Alberta’s advantage may lie in its abundant reserves of the very fuels that hydrogen is meant to replace. The province has a head start and already is producing about 5,000 tons of hydrogen a day to supply its oil-refining complex. The province also has 31 trillion cubic feet of conventional natural gas reserves that can be converted into hydrogen, as well as large underground geological formations for storing emissions from that process.
One Calgary-based startup says it has found a way to avoid emissions altogether and produce the gas at a fraction of current costs. Proton Technologies has patented a method of igniting an oil well and using a palladium alloy filter in the well bore that traps the carbon emissions in place while allowing pure hydrogen to flow to the surface.
That would solve one of the problems with hydrogen: While the fuel burns cleanly, current production generates sizable pollution. To supply about 70 million metric tons in a year, the world’s hydrogen producers send 830 tons of CO2 into the atmosphere, roughly the annual emissions of the U.K. and Indonesia combined, according to a 2019 report from the International Energy Agency.

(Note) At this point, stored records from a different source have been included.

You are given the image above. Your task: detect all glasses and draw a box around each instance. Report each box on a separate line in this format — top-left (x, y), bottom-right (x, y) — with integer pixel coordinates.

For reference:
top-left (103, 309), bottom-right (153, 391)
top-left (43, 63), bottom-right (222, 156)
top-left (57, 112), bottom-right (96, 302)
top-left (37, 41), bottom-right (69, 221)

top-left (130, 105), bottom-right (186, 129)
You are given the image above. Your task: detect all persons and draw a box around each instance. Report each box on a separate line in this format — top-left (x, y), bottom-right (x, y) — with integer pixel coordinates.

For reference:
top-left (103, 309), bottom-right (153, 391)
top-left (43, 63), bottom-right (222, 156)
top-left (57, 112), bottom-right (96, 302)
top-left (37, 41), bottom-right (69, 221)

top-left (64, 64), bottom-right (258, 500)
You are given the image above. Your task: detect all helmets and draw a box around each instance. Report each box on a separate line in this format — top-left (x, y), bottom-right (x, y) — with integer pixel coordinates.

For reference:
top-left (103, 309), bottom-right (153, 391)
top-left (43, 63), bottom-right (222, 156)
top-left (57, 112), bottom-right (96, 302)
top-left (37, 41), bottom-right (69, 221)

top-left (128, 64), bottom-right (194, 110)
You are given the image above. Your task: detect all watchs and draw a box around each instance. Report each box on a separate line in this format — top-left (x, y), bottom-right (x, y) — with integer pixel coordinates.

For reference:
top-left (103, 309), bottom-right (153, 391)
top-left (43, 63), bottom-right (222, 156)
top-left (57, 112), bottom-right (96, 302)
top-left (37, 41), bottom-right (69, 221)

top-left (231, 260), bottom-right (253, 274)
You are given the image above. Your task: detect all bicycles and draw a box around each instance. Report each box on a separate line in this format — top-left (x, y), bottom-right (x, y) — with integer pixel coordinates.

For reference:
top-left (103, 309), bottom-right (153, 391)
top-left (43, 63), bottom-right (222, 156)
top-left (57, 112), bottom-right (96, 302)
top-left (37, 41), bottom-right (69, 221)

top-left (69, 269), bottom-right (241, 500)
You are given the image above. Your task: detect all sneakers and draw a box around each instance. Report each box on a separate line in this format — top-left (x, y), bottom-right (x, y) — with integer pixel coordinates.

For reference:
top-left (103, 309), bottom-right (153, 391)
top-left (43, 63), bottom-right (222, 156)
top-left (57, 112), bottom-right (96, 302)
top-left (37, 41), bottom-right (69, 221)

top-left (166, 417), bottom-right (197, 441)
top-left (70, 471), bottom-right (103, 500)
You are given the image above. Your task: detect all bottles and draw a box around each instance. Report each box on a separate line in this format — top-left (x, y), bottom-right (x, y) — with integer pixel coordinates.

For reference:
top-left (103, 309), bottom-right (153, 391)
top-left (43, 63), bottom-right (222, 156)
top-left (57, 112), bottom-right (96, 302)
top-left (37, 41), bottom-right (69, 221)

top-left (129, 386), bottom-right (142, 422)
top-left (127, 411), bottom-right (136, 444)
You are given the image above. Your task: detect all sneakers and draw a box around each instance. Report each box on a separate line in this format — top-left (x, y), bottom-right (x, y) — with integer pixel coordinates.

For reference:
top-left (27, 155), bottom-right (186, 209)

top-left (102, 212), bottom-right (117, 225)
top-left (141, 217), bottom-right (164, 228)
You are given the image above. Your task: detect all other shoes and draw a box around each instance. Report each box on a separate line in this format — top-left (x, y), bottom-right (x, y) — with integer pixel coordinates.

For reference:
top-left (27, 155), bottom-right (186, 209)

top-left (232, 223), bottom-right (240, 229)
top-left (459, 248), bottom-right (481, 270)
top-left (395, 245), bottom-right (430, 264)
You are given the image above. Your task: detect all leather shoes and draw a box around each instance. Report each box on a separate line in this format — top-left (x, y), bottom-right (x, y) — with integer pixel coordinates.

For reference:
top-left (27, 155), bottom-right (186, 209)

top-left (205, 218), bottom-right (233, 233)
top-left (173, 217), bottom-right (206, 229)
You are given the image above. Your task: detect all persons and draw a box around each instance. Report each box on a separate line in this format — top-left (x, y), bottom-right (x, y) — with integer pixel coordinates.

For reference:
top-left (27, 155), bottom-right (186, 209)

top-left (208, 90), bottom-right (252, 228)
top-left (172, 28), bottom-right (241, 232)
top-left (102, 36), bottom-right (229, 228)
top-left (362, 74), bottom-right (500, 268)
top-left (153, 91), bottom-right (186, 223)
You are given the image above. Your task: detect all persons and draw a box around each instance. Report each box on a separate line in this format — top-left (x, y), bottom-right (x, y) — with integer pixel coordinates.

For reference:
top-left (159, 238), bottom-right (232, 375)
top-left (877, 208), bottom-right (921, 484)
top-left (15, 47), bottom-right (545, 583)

Proton is testing its zero-emissions technology on a well in Saskatchewan that could reach output of as much as 20 tons of hydrogen a day this fall, Chief Executive Officer Grant Strem said in an interview. A facility the company aims to build in the next two years could produce 500 tons per day at a cost of about 10 Canadian cents (7.6 cents) a kilogram, compared with $1 to $3 per kilogram for the currently cheapest method, he said.
“As far as I know, it’s the only path that can lead to hydrogen production on a gigajoule basis that’s less expensive than natural gas,” Strem said.
Proton has been in discussions with some oil producers who are interested in licensing the technology so they can use hydrogen, instead of natural gas, to create the steam they inject underground to get thick oil-sands crude flowing to the surface. Potential financial partners have approached Proton about funding purchases of old oil wells to convert them to hydrogen production, Strem said.
Canada already can produce the cheapest hydrogen in the world after Russia, according to a 2018 study from the Asia-Pacific Energy Research Centre that points to the two countries as potential major exporters.
Alberta also has an extensive pipeline system that can be used to transport the fuel. Current gas conduits can flow with as much 20% of their streams consisting of hydrogen, and many home furnaces could handle increased hydrogen amounts, providing a ready market for the fuel and a quick way to reduce carbon emissions.
The Canadian Energy Systems Analysis Research Initiative, a program linked to the University of Calgary, is developing two hydrogen-powered trucks that will haul cargo between Canada’s oil capital and Edmonton starting late next year. The vehicles will use Ballard Power Systems Inc. fuel-cell engines and Nordresa Motors Inc. hybrid electric drives, with Praxair Inc. providing refueling services.
The goal is to prove the feasibility of hydrogen as a truck fuel and help give producers another market.
“We see heavy hauling of freight as kind of like an anchor tenant in the hydrogen shopping mall,” said David Layzell, the professor who’s running the program.
To be sure, Canada’s nascent hydrogen industry will need a big push before it can become more relevant, and the federal government has said it’s developing a national hydrogen strategy that will be announced in the coming months. Alberta, which is also working on a hydrogen development plan, so far has committed a meager C$10.8 million ($8.2 million) in funding for projects, including blending the element in a segment of Atco Gas & Pipelines Ltd.’s distribution system and a new method to convert natural gas to hydrogen developed by Vancouver-based Ekona Power Inc.
But even if the plans to be announced by Ottawa and the province elevate the investments to a much higher level, using hydrogen to help power a low-carbon economy would require an entire global infrastructure to store and move it, the costs of producing it need to fall dramatically and the amount of CO2 its production emits needs to be cut significantly, if not eliminated altogether.